** START RECORDS SHOWN **
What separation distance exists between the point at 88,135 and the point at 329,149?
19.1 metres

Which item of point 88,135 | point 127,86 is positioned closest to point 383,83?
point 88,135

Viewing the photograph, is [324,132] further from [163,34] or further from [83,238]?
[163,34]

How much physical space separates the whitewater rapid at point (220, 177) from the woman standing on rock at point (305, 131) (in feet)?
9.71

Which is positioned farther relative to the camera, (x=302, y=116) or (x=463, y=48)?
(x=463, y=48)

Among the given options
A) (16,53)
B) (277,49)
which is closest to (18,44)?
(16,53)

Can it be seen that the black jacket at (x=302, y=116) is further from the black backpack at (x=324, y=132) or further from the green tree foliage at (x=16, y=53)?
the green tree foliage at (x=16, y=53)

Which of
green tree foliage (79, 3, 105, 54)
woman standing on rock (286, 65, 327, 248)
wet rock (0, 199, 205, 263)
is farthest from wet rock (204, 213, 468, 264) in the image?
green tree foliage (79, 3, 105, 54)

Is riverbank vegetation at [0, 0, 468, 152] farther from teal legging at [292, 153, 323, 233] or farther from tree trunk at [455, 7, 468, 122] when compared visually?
** END RECORDS SHOWN **
◆ **STATED EXERCISE**:
Reproduce each entry word for word.

◆ **TASK SOLUTION**:
What separation distance exists between the point at 88,135 and the point at 329,149?
19.1 metres

Which item of point 88,135 | point 127,86 is positioned closest to point 383,83?
point 88,135

Viewing the photograph, is [324,132] further from [163,34] or further from [83,238]?
[163,34]

How much physical space separates the whitewater rapid at point (220, 177) from the woman standing on rock at point (305, 131) (in feet)?
9.71

Which is positioned farther relative to the camera, (x=302, y=116) or (x=463, y=48)?
(x=463, y=48)

Among the given options
A) (16,53)
B) (277,49)
which is closest to (18,44)?
(16,53)

Can it be seen that the black jacket at (x=302, y=116) is further from the black backpack at (x=324, y=132) or further from the green tree foliage at (x=16, y=53)?
the green tree foliage at (x=16, y=53)

Which of
green tree foliage (79, 3, 105, 54)
woman standing on rock (286, 65, 327, 248)
wet rock (0, 199, 205, 263)
is farthest from wet rock (204, 213, 468, 264) in the image?
green tree foliage (79, 3, 105, 54)

Is riverbank vegetation at [0, 0, 468, 152] farther from teal legging at [292, 153, 323, 233] or farther from tree trunk at [455, 7, 468, 122] when compared visually?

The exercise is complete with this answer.